[<prev] [next>] [<thread-prev] [thread-next>] [day] [month] [year] [list]
Message-ID: <20240723132004.GA67088@k08j02272.eu95sqa>
Date: Tue, 23 Jul 2024 21:20:04 +0800
From: "Hou Wenlong" <houwenlong.hwl@...group.com>
To: Sean Christopherson <seanjc@...gle.com>
Cc: Paolo Bonzini <pbonzini@...hat.com>, kvm@...r.kernel.org,
linux-kernel@...r.kernel.org, Jim Mattson <jmattson@...gle.com>
Subject: Re: [PATCH] KVM: nVMX: Honor userspace MSR filter lists for nested
VM-Enter/VM-Exit
On Tue, Jul 23, 2024 at 07:59:22AM +0800, Sean Christopherson wrote:
> Synthesize a consistency check VM-Exit (VM-Enter) or VM-Abort (VM-Exit) if
> L1 attempts to load/store an MSR via the VMCS MSR lists that userspace has
> disallowed access to via an MSR filter. Intel already disallows including
> a handful of "special" MSRs in the VMCS lists, so denying access isn't
> completely without precedent.
>
> More importantly, the behavior is well-defined _and_ can be communicated
> the end user, e.g. to the customer that owns a VM running as L1 on top of
> KVM. On the other hand, ignoring userspace MSR filters is all but
> guaranteed to result in unexpected behavior as the access will hit KVM's
> internal state, which is likely not up-to-date.
>
> Unlike KVM-internal accesses, instruction emulation, and dedicated VMCS
> fields, the MSRs in the VMCS load/store lists are 100% guest controlled,
> thus making it all but impossible to reason about the correctness of
> ignoring the MSR filter. And if userspace *really* wants to deny access
> to MSRs via the aforementioned scenarios, userspace can hide the
> associated feature from the guest, e.g. by disabling the PMU to prevent
> accessing PERF_GLOBAL_CTRL via its VMCS field. But for the MSR lists, KVM
> is blindly processing MSRs; the MSR filters are the _only_ way for
> userspace to deny access.
>
> This partially reverts commit ac8d6cad3c7b ("KVM: x86: Only do MSR
> filtering when access MSR by rdmsr/wrmsr").
>
> Cc: Hou Wenlong <houwenlong.hwl@...group.com>
> Cc: Jim Mattson <jmattson@...gle.com>
> Signed-off-by: Sean Christopherson <seanjc@...gle.com>
> ---
>
> I found this by inspection when backporting Hou's change to an internal kernel.

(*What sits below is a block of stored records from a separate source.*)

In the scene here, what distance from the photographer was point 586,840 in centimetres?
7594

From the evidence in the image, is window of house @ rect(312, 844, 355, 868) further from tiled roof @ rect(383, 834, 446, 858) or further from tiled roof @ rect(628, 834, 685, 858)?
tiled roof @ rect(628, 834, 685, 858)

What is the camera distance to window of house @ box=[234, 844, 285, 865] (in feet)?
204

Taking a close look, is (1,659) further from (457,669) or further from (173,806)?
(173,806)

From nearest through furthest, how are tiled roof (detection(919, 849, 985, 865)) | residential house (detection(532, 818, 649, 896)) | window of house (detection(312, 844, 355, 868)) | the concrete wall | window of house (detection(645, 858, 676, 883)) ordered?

> I don't love piggybacking Intel's "you can't touch these special MSRs" behavior,
> but ignoring the userspace MSR filters is far worse IMO. E.g. if userspace is
> denying access to an MSR in order to reduce KVM's attack surface, letting L1
> sneak in reads/writes through VM-Enter/VM-Exit completely circumvents the
> filters.
>
> Documentation/virt/kvm/api.rst | 19 ++++++++++++++++---
> arch/x86/include/asm/kvm_host.h | 2 ++
> arch/x86/kvm/vmx/nested.c | 12 ++++++------
> arch/x86/kvm/x86.c | 6 ++++--
> 4 files changed, 28 insertions(+), 11 deletions(-)
>
> diff --git a/Documentation/virt/kvm/api.rst b/Documentation/virt/kvm/api.rst
> index 8e5dad80b337..e6b1e42186f3 100644
> --- a/Documentation/virt/kvm/api.rst
> +++ b/Documentation/virt/kvm/api.rst
> @@ -4226,9 +4226,22 @@ filtering. In that mode, ``KVM_MSR_FILTER_DEFAULT_DENY`` is invalid and causes
> an error.
>
> .. warning::
> - MSR accesses as part of nested VM-Enter/VM-Exit are not filtered.
> - This includes both writes to individual VMCS fields and reads/writes
> - through the MSR lists pointed to by the VMCS.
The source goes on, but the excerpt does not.